I think that’s what administration is meant to be everywhere. Certainly it was the role I saw in the government agency I worked for. The administration was a relatively small portion, because the agency’s primary mission was scientific research. You obviously need some administrators, because scientists are notoriously bad at that role, but the principal idea was to minimize the bureaucracy so that maximum funds could be put into research. It was good training for coming to Ananda, because we’re totally committed to what we’re doing, and not just to creating a bureaucratic hierarchy and a class of people who are pushing paper.

It’s a liberating way of viewing your work, because you feel that you’re part of the project. Even if you aren’t in the lab doing research, or you’re not a minister going out on the road, you have a direct link to the person who’s on the front lines and you’re constantly supporting them. Even if you’re basically just pushing paper, you can feel that you’re connected to the mission.

Q: Does the feeling of being part of the whole also come from being in an organization where all of you are friends?

Latika: Yes, there’s no up or down, and it also comes from good communication. The federal agency where I worked was exceptional because it had such a clear humanitarian mission – biomedical research helps everybody. Understanding how the body works, how illness works, that’s a positive goal that everybody agrees on. And it’s the same here. We have a common goal, unlike businesses where people may have different agendas.

Q: Do you feel that in the broader picture God is running the show?

Latika: Yes, and that’s another consideration for being able to avoid getting flustered and remain harmonious.
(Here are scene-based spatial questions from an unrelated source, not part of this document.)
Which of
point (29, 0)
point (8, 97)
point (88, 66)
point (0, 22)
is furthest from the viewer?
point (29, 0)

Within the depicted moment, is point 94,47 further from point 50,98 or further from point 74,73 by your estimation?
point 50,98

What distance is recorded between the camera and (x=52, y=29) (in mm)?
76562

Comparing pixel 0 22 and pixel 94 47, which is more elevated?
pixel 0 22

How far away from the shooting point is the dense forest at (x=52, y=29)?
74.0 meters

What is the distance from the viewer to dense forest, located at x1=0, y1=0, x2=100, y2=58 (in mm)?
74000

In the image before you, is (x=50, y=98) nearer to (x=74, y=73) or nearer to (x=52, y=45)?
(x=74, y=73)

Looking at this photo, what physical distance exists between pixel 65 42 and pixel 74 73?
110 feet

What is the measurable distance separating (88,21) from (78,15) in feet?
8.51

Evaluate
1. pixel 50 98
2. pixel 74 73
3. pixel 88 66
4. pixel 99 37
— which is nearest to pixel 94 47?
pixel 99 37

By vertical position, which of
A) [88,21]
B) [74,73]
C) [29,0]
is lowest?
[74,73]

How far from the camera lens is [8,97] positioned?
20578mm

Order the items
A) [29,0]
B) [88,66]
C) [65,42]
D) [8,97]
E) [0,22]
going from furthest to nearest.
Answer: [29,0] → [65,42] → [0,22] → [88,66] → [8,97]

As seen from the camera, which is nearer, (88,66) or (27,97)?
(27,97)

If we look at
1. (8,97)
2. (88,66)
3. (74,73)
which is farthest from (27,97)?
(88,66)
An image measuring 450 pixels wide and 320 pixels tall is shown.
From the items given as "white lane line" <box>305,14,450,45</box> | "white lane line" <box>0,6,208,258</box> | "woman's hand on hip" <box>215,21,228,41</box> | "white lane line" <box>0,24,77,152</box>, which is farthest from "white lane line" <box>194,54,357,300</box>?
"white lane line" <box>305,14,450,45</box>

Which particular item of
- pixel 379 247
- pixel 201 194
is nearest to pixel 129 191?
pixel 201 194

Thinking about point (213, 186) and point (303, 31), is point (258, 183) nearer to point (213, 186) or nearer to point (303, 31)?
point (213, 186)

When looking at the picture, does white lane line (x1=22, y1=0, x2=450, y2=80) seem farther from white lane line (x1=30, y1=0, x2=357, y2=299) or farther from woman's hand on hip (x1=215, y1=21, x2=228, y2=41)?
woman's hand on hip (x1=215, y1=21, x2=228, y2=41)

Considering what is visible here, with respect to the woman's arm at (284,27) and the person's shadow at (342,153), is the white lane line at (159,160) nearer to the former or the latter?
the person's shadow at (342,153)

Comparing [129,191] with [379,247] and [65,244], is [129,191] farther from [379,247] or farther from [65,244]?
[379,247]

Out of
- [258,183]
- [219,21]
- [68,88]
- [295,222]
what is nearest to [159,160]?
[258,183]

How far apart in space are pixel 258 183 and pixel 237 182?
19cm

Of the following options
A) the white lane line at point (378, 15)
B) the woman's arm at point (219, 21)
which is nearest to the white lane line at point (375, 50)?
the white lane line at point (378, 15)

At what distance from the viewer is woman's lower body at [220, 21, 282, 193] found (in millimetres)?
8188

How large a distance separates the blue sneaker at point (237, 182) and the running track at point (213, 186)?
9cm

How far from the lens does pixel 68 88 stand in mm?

There’s a lot less fear than you would find in many businesses, where people are scared to step out and make mistakes because they might get punished or they’ll lose their job, lose face, or whatever.

Here, there isn’t that sense, and people are more willing to take risks and speak out and try new things, individually or as a group, because there’s a sense that we’ll be guided in the right direction, and even if we make a mistake it will turn out all right as long as our intent and our energy are pure.

That’s a big help, because fear is a major motivator or demotivator. Fear drives people in the business world to do or not do lots of things.

Here, there’s not a sense of anybody’s job being more important than another. We really do work as a team. In part, it’s because we have a great group of people who enjoy working together and who embody the spirit of God, an expansive spirit of honoring other people’s needs and working harmoniously together. I feel very fortunate to be here.